Task details - Shown below are entries with pictures; the line with "Read Fatal Code" through the line with "best 2025 iem headphones" is the span to retype exactly, and the pictures stay out.

Supplied entries -
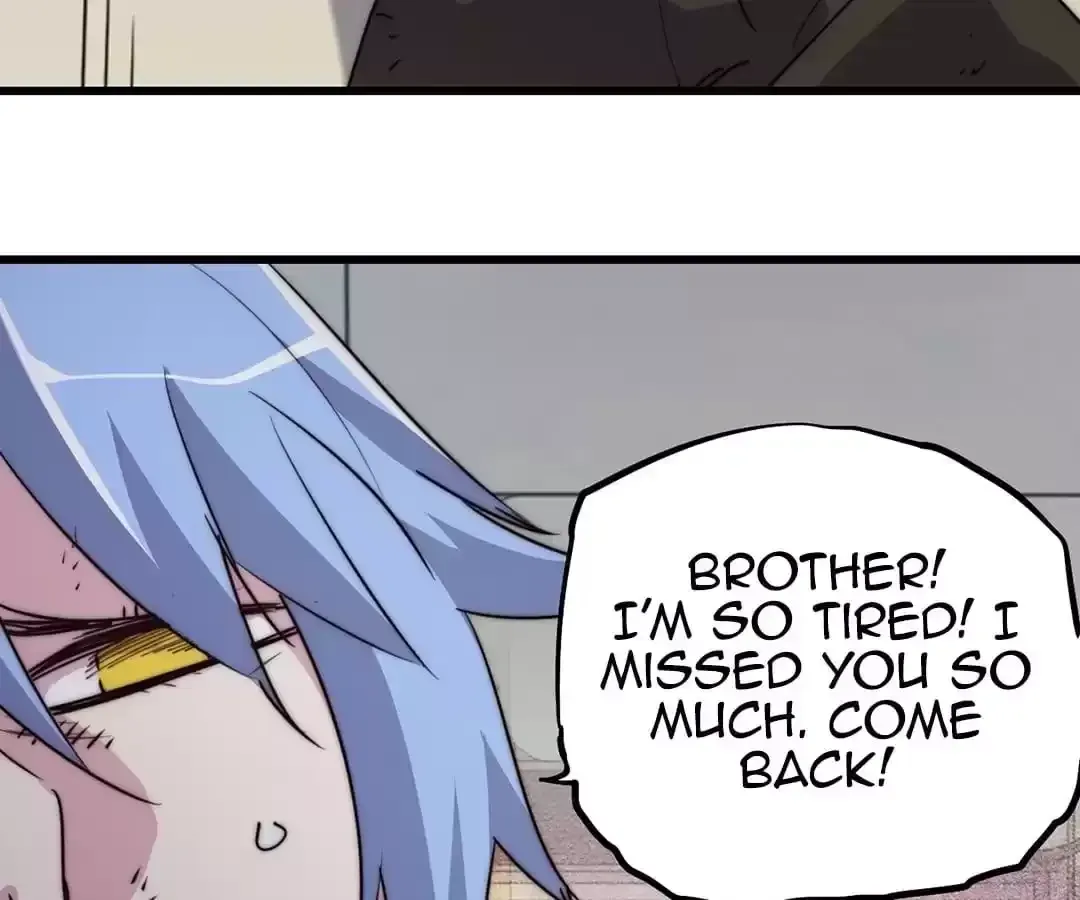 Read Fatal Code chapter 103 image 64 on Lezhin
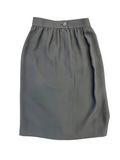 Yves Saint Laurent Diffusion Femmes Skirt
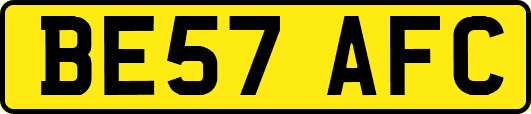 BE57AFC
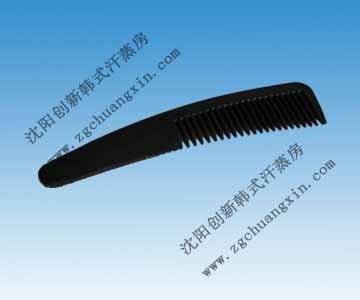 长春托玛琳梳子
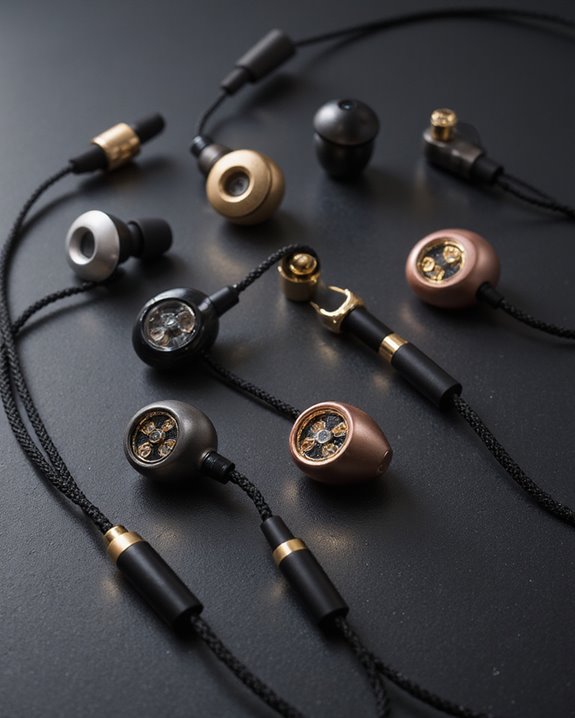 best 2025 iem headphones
---
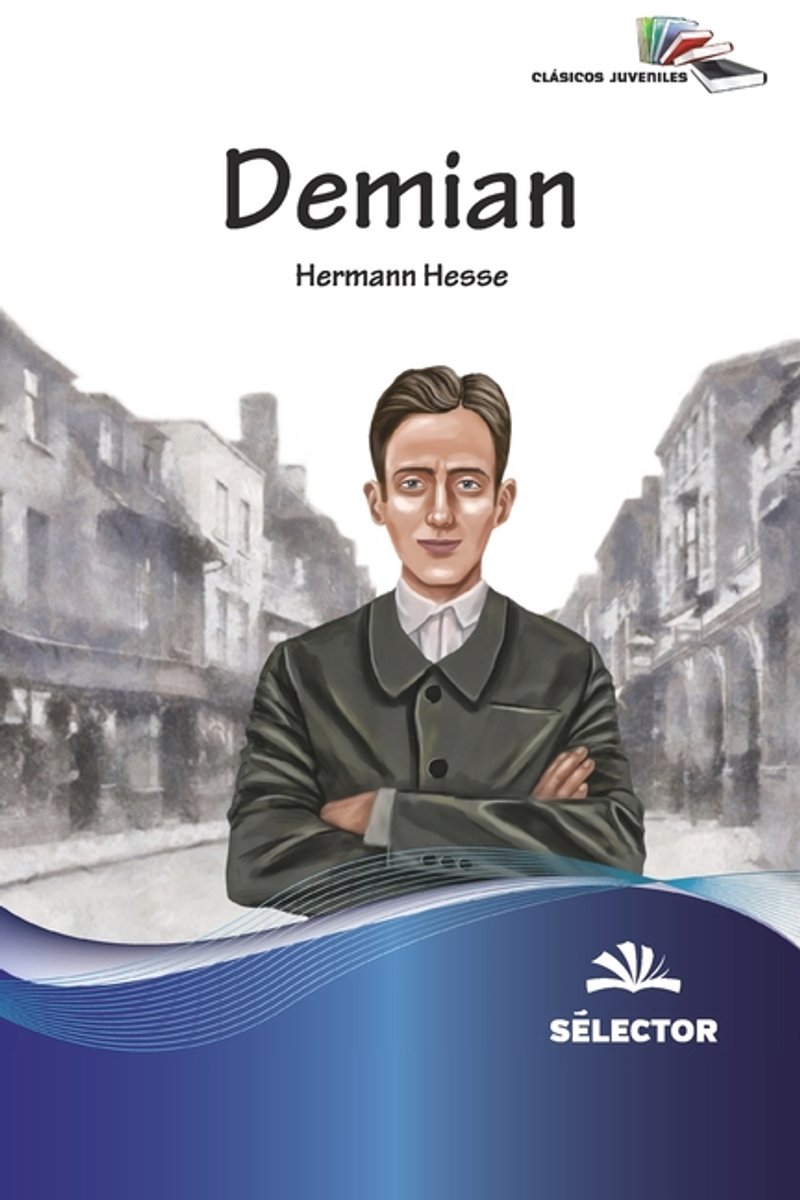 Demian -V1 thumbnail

Task answer -
 Read Fatal Code chapter 103 image 64 on Lezhin
 Yves Saint Laurent Diffusion Femmes Skirt
 BE57AFC
 长春托玛琳梳子
 best 2025 iem headphones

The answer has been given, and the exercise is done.